Profanity, innuendos, and processing language differently as an autistic

Journalism, junior year of high school: I ask a sophomore via text after he sends it to us, “But if ‘fuck’ is a verb, how do you not actually mean it like that?” Of course, because allistics, he replied, “WTF?” Cue my explanation.

If you’re saying, “Fuck,” like something is bad, fine, but it’s a verb. So what are you fucking? Like when you say, “Fuck that teacher,” people don’t actually do it because it’s wrong. Some people mean it violently, not literally. So why is it still used?

He never talked to me again.

Ah, to not know you’re autistic…

Blue tie dye shirt, selfie, slightly parted lips, hand on head

Learning how to use profanity takes time. It feels uncomfortable if you were raised to not use it, for whatever reason, or if you’re just not in the habit of using it.

I spent a lot of time watching people so I could imitate them, watching television so I could understand their speech patterns, and learn when and how they decided to use profanity.

There are still times when I’ll curse at wrong time, use a profane word the wrong way and/or in the wrong context, or say it too loudly or softly or what-the-fuck-ever.

“Soda water”

My abusive stepfather once told me to grab myself a soda water at a gas station while he went to the restroom. I searched hard for a “soda water”, and found nothing. I considered getting a Sprite, because that was soda, but it wasn’t a “soda water”, so I didn’t out of fear.

I went out the door to my dismissive, neglectful mother in the car to ask her what it was, but by that time he was out of the bathroom and shopping in the store.

She said to “just pick anything”, so I went back in to him checking out. I was too late.

“Where’s your drink?” he asked.

“I couldn’t find soda water.”

He said, “There are lots of soda waters all in those coolers.”

“Nothing said ‘soda water’.”

He gave me this look of utter exasperation, like how-can-you-be-so-stupid, and said, “You drink soda water all the time. It’s SODA.”

“Oh,” I said. “Okay, I’ll go get a Sprite.”

“No,” he said, “I’ve already paid and smart-ellics don’t get sodas.”

We were travelling from San Antonio to Wills Point, so…that was the first stop for a long time. 😢

WAP

I read online in the Facebook group where we all pretend to be Boomers that “WAP” stands for “worship and prayers” and thought it literally did, so imagine my surprise when I learned what it really means.

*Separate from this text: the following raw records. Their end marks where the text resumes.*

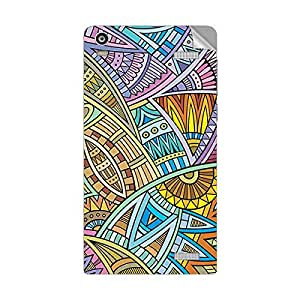 Garmor Designer Mobile Skin Sticker For XOLO A1000S - Mobile Sticker
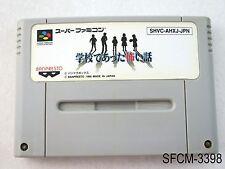Gakkou de atta Kowai Hanashi Super Famicom Japanese Import SFC SNES US Seller B-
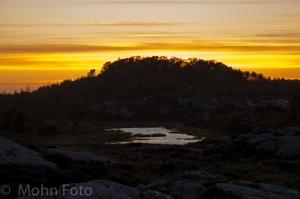 Sunset Turøy Øygarden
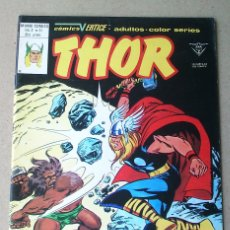 Cómics: THOR VOL 2 N 51 - 1980 - LEE KIRBY COLLETTA DULCET. Lote 174108890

My embarrassment was on the same level as finding out “Netflix and chill” does NOT mean watching Netflix, eating snacks, and lounging about in comfy pajamas — after I had told brand representatives of food companies I wanted to sponsor my blog that that was my freaking hobby!

Honk if you like pizza

If someone has on their car a sticker or decal that says, “Honk if you like pizza!” do you honk because you like pizza?

Well, either way, that’s how they’re gonna take it. That’s the implication — the point of the sticker.

Whether you do like pizza doesn’t matter. That decal exists because that person gets honked at enough by people who think they’re a bad driver.

“Honk if you like pizza” is sarcasm, not serious. It has absolutely nothing to do with pizza. It could say, “Honk if you like cats!” or puppies! or literally anything other than pizza, because it’s not actually polling other drivers on the road.


Seriously. I propose an extremely simple test for autism based on whether they comprehend innuendos based on their primary societal culture.

These “obvious”, yet not-obvious-at-all things separate the people who process language literally from those who process language based on their own biases and perceived life experience.

In school, you get bullied for it.

At home, you’re punished for it.

And then you grow up into an adult who struggles to comprehend such things unless you know someone who helps you stay in-the-know about those things, but you’re never exactly like the allistics beyond a few similar interests…and they know.